Rating: Summary: Craig Childs, the Craig Claiborne of desert writers Review: Craig Childs savors the desert and all its happenings in his quest for water. He tastes storms, let sands flow through his fingers like so much spice, explores caves and canyons. In short, he gives us a poetic, knowing, sensual and thorough survey of the territory he tramps for weeks at a time. Highly recommended for those who don't know the desert as well as for those who do.
Rating: Summary: Vicarious desert travel Review: For desert hikers, the only substitute for "being there" is to be there through someone else's eyes. Childs has opted for a life that few can or will choose...although many of us may wish we had. His experiences are uncommon enough that a simple telling would be sufficient to keep the reader engaged. I could actually feel fear myself during his description of entry into a canyon-side spring against the flow...40 stories up. This book will keep me going a while longer while I wait to get back to this landscape again.
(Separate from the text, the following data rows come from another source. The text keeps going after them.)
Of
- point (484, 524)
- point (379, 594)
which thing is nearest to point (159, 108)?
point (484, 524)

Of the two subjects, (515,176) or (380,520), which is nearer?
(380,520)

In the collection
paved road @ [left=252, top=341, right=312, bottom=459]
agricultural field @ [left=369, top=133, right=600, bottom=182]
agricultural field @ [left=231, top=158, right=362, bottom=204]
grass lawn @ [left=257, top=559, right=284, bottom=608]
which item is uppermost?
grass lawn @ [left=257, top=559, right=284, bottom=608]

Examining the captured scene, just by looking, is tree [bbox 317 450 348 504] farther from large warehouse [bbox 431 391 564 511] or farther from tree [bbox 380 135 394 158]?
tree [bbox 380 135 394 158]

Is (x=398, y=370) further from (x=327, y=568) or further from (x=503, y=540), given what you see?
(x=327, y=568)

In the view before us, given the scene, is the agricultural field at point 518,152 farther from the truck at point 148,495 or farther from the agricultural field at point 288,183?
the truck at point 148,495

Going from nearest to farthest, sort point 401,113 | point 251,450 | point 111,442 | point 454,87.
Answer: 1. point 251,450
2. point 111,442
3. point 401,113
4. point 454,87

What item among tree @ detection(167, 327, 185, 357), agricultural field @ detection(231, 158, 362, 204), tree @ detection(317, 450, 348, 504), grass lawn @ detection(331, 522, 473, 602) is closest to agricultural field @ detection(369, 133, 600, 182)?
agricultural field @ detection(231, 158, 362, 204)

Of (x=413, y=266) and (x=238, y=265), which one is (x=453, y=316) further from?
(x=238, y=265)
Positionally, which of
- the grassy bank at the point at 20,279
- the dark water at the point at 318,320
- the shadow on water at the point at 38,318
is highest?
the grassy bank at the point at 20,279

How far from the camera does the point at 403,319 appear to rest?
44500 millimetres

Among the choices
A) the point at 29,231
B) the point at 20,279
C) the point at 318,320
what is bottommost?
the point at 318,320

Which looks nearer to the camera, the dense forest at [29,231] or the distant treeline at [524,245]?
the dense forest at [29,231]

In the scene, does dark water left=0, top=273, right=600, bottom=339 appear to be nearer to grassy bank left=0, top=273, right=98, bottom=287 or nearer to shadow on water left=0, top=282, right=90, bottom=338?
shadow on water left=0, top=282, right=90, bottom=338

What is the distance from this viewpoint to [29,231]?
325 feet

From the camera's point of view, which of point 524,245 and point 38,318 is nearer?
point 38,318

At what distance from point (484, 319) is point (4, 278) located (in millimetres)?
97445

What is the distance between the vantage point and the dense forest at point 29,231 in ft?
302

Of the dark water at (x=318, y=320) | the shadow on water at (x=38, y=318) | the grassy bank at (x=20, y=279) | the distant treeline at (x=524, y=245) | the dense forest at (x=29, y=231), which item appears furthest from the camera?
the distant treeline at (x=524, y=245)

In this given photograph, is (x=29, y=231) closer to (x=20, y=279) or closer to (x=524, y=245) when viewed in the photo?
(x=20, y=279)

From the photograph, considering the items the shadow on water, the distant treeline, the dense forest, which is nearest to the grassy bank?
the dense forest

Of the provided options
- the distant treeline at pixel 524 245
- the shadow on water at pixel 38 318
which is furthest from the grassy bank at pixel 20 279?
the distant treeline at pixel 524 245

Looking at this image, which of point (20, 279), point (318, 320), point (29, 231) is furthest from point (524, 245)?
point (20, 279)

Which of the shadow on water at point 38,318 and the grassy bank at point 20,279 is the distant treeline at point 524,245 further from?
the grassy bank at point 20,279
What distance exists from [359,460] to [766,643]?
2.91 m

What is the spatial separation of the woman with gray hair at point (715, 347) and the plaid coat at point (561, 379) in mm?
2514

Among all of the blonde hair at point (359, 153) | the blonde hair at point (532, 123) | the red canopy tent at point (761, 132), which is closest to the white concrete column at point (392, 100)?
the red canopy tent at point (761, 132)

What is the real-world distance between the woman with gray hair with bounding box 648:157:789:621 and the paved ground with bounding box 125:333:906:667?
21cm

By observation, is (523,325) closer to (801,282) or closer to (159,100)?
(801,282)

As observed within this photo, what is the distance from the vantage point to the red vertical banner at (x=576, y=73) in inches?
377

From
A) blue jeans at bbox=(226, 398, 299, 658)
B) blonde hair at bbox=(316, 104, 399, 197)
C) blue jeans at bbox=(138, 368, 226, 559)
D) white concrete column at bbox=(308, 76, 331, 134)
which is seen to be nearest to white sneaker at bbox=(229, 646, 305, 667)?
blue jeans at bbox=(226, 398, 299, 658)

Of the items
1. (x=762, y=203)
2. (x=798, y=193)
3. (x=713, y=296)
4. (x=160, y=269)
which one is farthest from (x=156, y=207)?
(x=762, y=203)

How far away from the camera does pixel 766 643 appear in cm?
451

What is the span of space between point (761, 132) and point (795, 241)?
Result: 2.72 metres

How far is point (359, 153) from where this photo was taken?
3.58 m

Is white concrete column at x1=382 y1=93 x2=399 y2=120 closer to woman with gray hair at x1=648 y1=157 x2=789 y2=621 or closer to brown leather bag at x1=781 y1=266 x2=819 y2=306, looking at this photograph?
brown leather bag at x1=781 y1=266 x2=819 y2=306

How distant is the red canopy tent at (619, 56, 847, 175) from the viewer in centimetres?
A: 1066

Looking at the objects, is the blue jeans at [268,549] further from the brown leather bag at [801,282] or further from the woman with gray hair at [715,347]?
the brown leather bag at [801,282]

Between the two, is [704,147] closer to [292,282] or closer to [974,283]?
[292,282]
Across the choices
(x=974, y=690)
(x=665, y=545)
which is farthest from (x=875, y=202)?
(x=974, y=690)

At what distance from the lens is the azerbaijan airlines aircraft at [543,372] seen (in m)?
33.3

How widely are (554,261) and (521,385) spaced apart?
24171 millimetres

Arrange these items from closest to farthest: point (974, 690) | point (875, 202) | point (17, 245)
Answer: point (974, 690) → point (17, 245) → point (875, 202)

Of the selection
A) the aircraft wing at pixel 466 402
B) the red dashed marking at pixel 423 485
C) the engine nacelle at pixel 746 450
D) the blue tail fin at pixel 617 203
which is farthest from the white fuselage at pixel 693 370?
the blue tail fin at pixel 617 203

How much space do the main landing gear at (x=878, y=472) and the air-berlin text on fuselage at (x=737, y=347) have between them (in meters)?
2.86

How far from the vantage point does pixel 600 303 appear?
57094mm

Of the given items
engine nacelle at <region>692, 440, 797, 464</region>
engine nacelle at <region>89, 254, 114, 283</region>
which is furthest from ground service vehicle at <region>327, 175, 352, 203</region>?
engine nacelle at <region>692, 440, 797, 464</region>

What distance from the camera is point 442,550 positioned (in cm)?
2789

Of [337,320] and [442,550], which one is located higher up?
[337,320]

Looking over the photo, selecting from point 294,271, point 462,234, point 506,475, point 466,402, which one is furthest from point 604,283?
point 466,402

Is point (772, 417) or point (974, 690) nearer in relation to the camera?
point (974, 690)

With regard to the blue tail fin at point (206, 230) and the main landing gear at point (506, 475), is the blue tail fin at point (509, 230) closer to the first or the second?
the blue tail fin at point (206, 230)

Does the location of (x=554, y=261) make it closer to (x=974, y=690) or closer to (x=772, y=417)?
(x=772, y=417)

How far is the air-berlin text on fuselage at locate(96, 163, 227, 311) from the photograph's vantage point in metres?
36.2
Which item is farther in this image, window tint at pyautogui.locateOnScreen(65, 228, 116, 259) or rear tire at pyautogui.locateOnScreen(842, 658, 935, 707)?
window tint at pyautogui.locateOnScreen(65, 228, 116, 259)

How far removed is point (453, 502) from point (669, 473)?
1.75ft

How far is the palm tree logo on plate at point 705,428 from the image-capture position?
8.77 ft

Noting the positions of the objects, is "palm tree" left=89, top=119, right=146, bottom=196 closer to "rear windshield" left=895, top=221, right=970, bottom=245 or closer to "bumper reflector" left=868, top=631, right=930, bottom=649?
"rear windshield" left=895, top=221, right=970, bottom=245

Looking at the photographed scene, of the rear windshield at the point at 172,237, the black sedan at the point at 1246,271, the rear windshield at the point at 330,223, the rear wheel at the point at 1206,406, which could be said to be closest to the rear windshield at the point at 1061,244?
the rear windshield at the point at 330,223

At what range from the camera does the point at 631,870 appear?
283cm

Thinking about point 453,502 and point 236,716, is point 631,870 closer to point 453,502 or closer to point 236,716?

Rating: Summary: A water journey Review: For two years in 1976 & 1977, I rode horseback from San Diego to Maine, zig-zagging over 7,000 miles while living outside for two years. I called this adventure a "Ride For Nature." I have also travelled into Africa's Sahara, Australia's Outback, and Israel's Negev Desert. As well, I am the author of "The Holy Order of Water."
To me, the best quote in Child's book is on page 55, "...that species in water holes, the ones that can't get up and fly away, do not move around very often. They become genetically isolated over thousands, and then millions, of years. In 1992, after nearly all of the temproary vernal pools of California were destroyed by human development, researchers went out to catalog those still intact. Of the sixty-seven species of crustaceans found in the remaining pools, thirty had never been documented anywhere on the planet. People had to suddenly set about inventing names. A quarter of these newly found species were each found in its own pool among the fifty-eight pools studied, meaning there is not much motion between one pool and the next. What was lost in the hundreds of destroyed pools is unknown."
Besides the above, I can fully appreciate Childs' writing about modes of desert walking; thinking, and dressing. In the desert, any expenditure of energy or exposure results in the loss of water and one's ability to surive. Therefore, one becomes more conscious and thoughtful of body movement and clothing, as well as toward the sun, night, and the surrounding environment.
Perhaps it is this heightened state of desert consciousness that has helped give birth to so many enlightened prophets.
I highly recommend this book to anyone thinking of hiking in the desert, as well as to those who wish to understand the importance of deserts in the adventure of life on Earth.
Rating: Summary: very good Review: I was surprised that I liked this book as it started out so slow. But stick with it. It's fascinating.